1. 【2026年最新】鉄骨造・RC造の解体費用相場(坪単価)
まず、2026年時点のおおまかな市場価格を把握しましょう。近年は燃料費や人件費の影響を受けやすく、解体費用は全体として上昇傾向にありますが、上昇幅は地域や建物条件によって異なります。
1-1. 鉄骨造(S造)の解体費用相場
鉄骨造は「軽量鉄骨」と「重量鉄骨」で費用が変わります。軽量鉄骨は大手ハウスメーカーの住宅に多く、重量鉄骨は店舗や小規模ビルによく用いられます。
- 軽量鉄骨造: 坪単価 4.0万円 ~ 7.5万円
- 重量鉄骨造: 坪単価 5.0万円 ~ 9.0万円
2026年の特徴として、鉄スクラップの買取価格が変動している点が挙げられます。鉄骨造の場合、撤去した鉄材を業者が売却できるため、見積書の中で「有価物売却益」としてマイナス計上されるケースがあります。ただし、解体工賃そのものが上昇しているため、トータルコストは右肩上がりです。
1-2. RC造(鉄筋コンクリート造)の解体費用相場
最も高額になるのが、マンションやオフィスビルに多いRC造です。コンクリートと鉄筋が一体化しており、壊すのに多大なエネルギー(燃料と時間)を要するためです。

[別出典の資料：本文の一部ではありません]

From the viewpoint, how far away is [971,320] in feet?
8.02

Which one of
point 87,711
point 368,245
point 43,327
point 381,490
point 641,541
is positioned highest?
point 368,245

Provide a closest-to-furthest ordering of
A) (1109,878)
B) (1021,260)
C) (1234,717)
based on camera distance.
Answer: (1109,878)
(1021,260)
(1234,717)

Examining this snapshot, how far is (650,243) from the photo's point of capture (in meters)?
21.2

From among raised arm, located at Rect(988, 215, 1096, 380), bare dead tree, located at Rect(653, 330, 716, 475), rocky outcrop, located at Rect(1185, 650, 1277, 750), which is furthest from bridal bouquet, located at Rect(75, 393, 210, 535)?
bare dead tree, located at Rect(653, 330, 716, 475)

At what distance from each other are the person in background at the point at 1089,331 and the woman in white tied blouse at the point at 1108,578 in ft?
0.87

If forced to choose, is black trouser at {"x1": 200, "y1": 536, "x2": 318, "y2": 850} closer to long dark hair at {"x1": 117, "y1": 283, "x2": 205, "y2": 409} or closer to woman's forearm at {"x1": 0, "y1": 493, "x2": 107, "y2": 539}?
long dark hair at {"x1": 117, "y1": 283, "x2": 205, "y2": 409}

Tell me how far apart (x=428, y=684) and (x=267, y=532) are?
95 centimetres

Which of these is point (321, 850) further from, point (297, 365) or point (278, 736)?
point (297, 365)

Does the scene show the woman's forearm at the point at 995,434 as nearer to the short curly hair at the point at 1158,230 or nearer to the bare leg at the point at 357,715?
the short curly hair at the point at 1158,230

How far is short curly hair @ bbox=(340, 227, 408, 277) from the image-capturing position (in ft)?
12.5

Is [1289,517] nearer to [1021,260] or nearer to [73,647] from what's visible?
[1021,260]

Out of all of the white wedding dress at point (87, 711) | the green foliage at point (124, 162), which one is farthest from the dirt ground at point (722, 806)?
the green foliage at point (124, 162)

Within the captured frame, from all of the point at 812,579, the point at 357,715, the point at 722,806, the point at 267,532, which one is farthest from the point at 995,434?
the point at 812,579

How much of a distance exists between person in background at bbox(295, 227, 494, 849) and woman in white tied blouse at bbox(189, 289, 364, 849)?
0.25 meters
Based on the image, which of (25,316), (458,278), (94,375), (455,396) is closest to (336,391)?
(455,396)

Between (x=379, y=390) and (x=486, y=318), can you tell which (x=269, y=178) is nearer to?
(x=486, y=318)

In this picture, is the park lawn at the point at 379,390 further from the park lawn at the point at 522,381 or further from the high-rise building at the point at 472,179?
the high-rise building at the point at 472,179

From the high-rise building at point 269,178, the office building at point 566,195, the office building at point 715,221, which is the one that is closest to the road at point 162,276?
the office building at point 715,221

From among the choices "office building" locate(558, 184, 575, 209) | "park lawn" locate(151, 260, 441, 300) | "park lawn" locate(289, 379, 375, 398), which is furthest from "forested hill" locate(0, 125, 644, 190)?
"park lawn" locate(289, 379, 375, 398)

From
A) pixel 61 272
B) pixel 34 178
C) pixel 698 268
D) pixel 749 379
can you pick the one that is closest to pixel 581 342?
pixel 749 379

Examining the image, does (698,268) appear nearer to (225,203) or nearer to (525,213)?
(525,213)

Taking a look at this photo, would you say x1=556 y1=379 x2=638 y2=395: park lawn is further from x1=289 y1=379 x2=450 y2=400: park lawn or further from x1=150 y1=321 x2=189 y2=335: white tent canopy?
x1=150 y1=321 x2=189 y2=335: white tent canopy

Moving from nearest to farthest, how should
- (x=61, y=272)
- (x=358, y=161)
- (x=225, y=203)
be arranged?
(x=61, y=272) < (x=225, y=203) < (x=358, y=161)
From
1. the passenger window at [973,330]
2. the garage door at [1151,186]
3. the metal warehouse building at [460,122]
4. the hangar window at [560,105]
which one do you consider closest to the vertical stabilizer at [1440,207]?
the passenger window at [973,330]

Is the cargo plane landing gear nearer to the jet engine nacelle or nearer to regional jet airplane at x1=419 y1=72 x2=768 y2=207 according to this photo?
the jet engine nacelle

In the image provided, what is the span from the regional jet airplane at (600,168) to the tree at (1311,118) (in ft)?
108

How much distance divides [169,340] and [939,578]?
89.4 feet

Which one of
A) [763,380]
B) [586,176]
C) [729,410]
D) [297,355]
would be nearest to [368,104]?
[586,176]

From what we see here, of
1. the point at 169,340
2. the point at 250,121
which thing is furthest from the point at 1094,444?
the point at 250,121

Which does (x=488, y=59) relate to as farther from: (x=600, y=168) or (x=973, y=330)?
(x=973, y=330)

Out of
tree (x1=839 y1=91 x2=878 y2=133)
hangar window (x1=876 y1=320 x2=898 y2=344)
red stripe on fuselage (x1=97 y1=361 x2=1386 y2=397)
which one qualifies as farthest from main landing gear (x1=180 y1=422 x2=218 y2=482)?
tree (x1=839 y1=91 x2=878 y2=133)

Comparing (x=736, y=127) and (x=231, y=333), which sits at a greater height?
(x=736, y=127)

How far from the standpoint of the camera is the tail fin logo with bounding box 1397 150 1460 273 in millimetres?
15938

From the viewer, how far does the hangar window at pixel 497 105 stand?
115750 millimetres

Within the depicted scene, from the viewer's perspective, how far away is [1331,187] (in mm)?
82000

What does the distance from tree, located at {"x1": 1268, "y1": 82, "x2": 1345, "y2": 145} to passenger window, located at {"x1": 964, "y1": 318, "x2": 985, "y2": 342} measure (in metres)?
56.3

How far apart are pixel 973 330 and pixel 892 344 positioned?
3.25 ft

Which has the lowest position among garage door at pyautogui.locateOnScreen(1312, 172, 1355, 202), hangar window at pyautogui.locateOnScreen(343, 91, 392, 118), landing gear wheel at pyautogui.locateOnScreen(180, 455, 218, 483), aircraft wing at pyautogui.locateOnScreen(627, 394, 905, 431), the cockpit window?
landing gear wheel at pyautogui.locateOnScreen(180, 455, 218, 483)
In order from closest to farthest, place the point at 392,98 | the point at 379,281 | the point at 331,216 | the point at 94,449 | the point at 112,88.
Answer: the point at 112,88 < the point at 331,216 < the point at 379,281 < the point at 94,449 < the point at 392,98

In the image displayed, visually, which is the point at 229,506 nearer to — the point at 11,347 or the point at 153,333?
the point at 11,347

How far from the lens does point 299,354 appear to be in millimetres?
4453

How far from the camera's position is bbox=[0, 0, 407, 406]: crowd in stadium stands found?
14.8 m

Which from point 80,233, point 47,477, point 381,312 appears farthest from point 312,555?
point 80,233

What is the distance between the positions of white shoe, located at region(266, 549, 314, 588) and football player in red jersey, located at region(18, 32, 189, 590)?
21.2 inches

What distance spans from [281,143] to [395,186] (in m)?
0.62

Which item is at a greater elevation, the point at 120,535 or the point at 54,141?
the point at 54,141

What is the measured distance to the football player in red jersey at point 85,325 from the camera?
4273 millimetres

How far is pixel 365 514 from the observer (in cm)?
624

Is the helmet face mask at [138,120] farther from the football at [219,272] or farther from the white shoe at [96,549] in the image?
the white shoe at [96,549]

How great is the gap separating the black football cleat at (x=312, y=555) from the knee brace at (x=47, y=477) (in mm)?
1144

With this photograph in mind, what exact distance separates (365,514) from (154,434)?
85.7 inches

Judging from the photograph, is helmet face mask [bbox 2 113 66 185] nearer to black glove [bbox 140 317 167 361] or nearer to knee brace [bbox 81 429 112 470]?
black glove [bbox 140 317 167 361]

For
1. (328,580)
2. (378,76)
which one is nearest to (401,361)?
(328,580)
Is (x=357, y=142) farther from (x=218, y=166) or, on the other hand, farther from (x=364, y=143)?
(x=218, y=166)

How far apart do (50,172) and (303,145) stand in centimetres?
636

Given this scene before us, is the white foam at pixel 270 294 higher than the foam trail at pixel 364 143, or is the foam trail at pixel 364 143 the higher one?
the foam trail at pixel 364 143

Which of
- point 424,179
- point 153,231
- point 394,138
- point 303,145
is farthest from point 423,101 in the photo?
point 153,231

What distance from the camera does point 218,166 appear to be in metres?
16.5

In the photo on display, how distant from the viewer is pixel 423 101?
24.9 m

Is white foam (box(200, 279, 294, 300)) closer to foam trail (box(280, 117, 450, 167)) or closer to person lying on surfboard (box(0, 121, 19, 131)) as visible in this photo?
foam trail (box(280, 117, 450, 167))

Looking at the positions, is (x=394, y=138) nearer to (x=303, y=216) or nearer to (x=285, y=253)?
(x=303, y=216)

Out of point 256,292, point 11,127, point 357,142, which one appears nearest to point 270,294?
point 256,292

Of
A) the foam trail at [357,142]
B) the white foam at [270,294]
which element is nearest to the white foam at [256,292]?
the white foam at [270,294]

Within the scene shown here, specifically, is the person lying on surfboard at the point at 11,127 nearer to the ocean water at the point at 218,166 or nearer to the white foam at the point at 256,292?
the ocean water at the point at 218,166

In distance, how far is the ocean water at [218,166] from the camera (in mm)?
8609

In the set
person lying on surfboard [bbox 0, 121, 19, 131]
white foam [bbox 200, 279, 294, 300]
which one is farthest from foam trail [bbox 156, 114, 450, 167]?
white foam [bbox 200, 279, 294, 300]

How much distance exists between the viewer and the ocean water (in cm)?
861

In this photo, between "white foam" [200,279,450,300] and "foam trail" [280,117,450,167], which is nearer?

- 一般住宅・アパート: 坪単価 7.0万円 ~ 11.0万円
- 中高層ビル: 坪単価 9.0万円 ~ 14.0万円以上
都市部の住宅密集地にある3階建てRC住宅などの場合、大型重機が入らず手壊し作業が増えるため、坪単価が15万円を超えることも珍しくありません。
1-3. 参考:木造との比較表
| 構造 | 2026年坪単価目安 | 主な要因 |
|---|---|---|
| 木造 | 4.0万円 ~ 6.5万円 | 解体が容易、工期が短い |
| 鉄骨造 | 4.5万円 ~ 9.0万円 | 鉄材の切断作業、リサイクル益 |
| RC造 | 7.0万円 ~ 14.0万円 | 強固な構造、産廃量(重量)が多い |
2. なぜRC造・鉄骨造は木造より高いのか?決定的な3つの理由
「同じ30坪なのに、なぜ木造なら150万円で済むのにRCだと300万円もするのか」と疑問を持つ方は多いです。そこには「物理的な重さ」と「作業の複雑性」が大きく関係しています。
2-1. コンクリートガラの圧倒的な重量と処分費
解体費用を決定づける最大の要因は、実は「壊す手間」よりも「捨てた量」です。RC造はコンクリートと鉄筋が詰まっており、木造に比べて廃棄物(コンクリートガラ)の重量が数倍になります。近年は最終処分場や運搬コストの影響を受けて処分費が上がりやすく、RC造のように廃材重量が大きい建物ほど費用差が出やすい傾向があります。
2-2. 重機と特殊アタッチメントの使用
木造なら小型のユンボでバリバリと壊せますが、RC造や重量鉄骨造を壊すには、コンクリートを挟んで砕く「圧砕機(パク)」や、切断用の高価なアタッチメントが必要です。これらの重機は燃料代もかさみ、レンタル料も高額です。また、騒音や振動が激しいため、防音パネルや散水(粉塵対策)の規模も大きくなります。
2-3. 工期の長さと人件費
RC造의 解体には木造の約1.5倍〜2倍の期間がかかります。例えば、木造住宅の解体が10日で終わるなら、同様の規模のRC造は20日かかる計算です。この「現場に職人を拘束する期間」の差が、2026年の逼迫した人件費市場において、数百万円の差を生むことになります。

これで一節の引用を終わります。